Luke, awakened, called from the living room, “I’m staying for dinner!”
From upstairs John could hear Matthew’s muffled distant voice shout something about “dinner,” followed by the sound of scrambling feet then thump-thump-thumps of those feet down the stairs. It was like a can of tuna were cracked by a can opener in a house full of cats.
A hot home-cooked meal in the crazy crooked house. It was a novelty, no doubt about it.
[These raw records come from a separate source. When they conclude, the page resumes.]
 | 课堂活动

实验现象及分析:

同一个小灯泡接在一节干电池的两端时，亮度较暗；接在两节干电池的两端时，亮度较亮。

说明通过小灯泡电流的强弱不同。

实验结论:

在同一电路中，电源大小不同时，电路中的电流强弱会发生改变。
But it complicated immensely the task John had before him: no one was likely to think it’d be a good idea to turf Melanie while their mouths were full of nourishing food Melanie had just cooked up.
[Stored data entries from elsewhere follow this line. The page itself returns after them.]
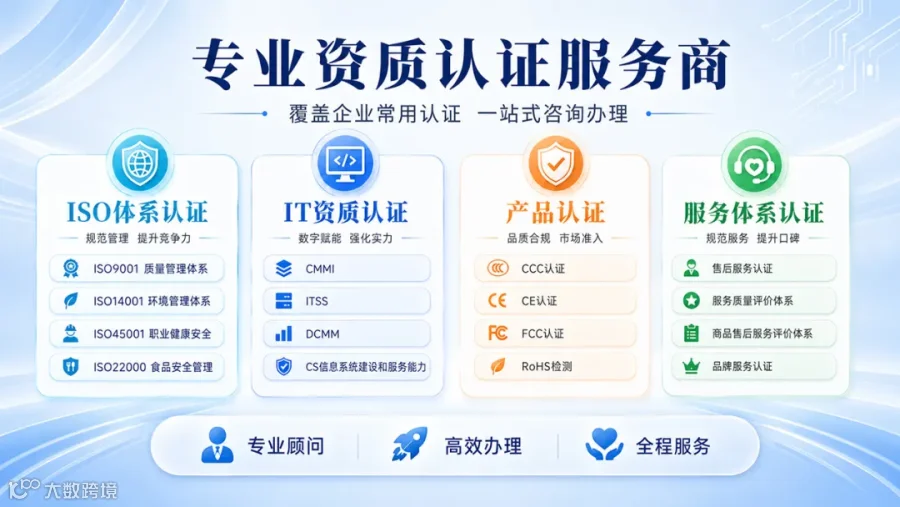 专业资质认证服务商

覆盖企业常用认证 一站式咨询办理

ISO体系认证
规范管理 提升竞争力
ISO9001 质量管理体系
ISO14001 环境管理体系
ISO45001 职业健康安全
ISO22000 食品安全管理

IT资质认证
数字赋能 强化实力
CMMI
ITSS
DCMM
CS信息系统建设和服务能力

产品认证
品质合规 市场准入
CCC认证
CE认证
FCC认证
RoHS检测

服务体系认证
规范服务 提升口碑
售后服务认证
服务质量评价体系
商品售后服务评价体系
品牌服务认证

专业顾问
高效办理
全程服务

大数跨境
“I was thinking,” John began after everyone had hurriedly inhaled a first placating stomach-full at the fresh kill site around the church door table. “This isn’t really a very healthful, not a very wholesome, environment around this house, is it.”
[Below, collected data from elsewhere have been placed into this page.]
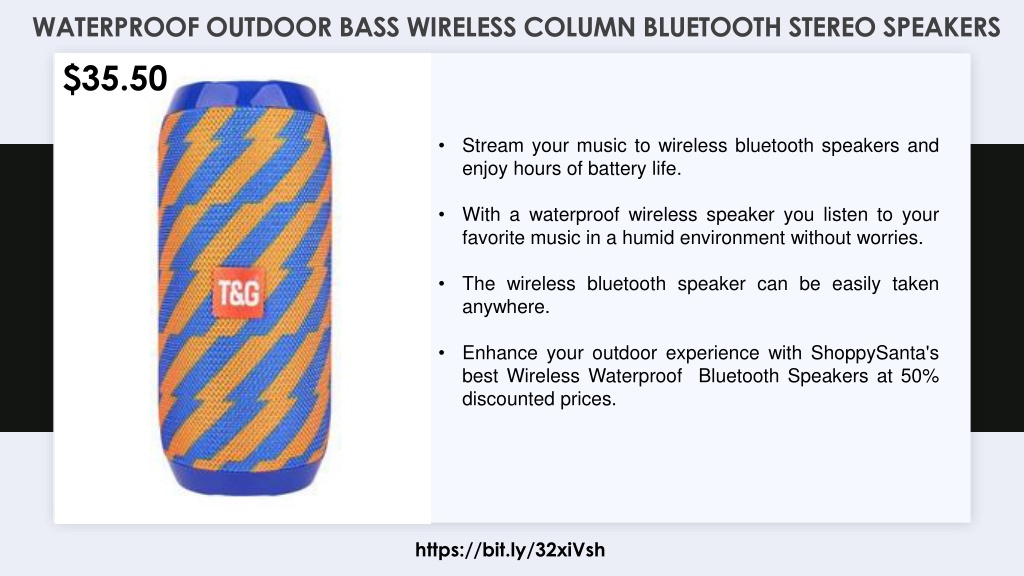 WATERPROOF OUTDOOR BASS WIRELESS COLUMN BLUETOOTH STEREO SPEAKERS

$35.50

T&G

• Stream your music to wireless bluetooth speakers and enjoy hours of battery life.

• With a waterproof wireless speaker you listen to your favorite music in a humid environment without worries.

• The wireless bluetooth speaker can be easily taken anywhere.

• Enhance your outdoor experience with ShoppySanta's best Wireless Waterproof Bluetooth Speakers at 50% discounted prices.

https://bit.ly/32xiVsh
Matthew looked up as a snake of noodle whipped around and disappeared between his puckered lips. Luke also stopped mid-chew, his lips clownishly smeared red from sauce all the way around his mouth. It was as though it were the first time they had considered the question of whether it was healthy or not to spend 25 years cooped up in a crazy house trying to beat each other at writing a novel none of them were evidently capable of.
Melanie, who had earlier let the “Leave!” comment just hang there like a storm cloud encroaching her sun, was the only one not to look up, but instead stirred her sauce and noodles around and around her plate, a Katrina approaching weak dykes. She was expecting something like this. Pre-emption is the only solution.
“Look John,” Melanie dropped her fork and crossed her arms over the table, engaging his eyes with her own. “Cut the shit with the self-pitying. You can’t write, not yet anyway. Luke and Matthew are in the same boat. So you made a bad decision 25 years ago to lock yourselves up in here till one of you wrote a novel. I know people who made a decision to lock themselves up in a marriage, a career, whatever, for longer than 25 years with an ambition about it that came nowhere near the ambition you had in mind. You think it’s all about what you achieve, or fail to achieve. No. It’s about what you’re driven to do, it’s about what are trying to achieve. You have an idea, you have a plan, you have a goal in mind. Have you ever stepped back and taken stock of what kind of wealth that is? Have you once considered what it would have been like to have gone 25 years without even having a plan, without even having an idea? You try waking up not inside a room covered in notes and research, not in a house buried in books and newspapers, not inside a head brimming with ideas, but in an empty room, a barren house, a quiet head. Is that really what you would rather have done with these 25 years?”
The trouble with women is, John thought, they blunt all your best, most bitter complaints even before you state them as you had so studiously rehearsed. “Alright,” he said.
“Alright then,” Melanie concluded. She went back to her fork and spoon, as did Luke and Matthew. And John, too, eventually. No one was leaving the house.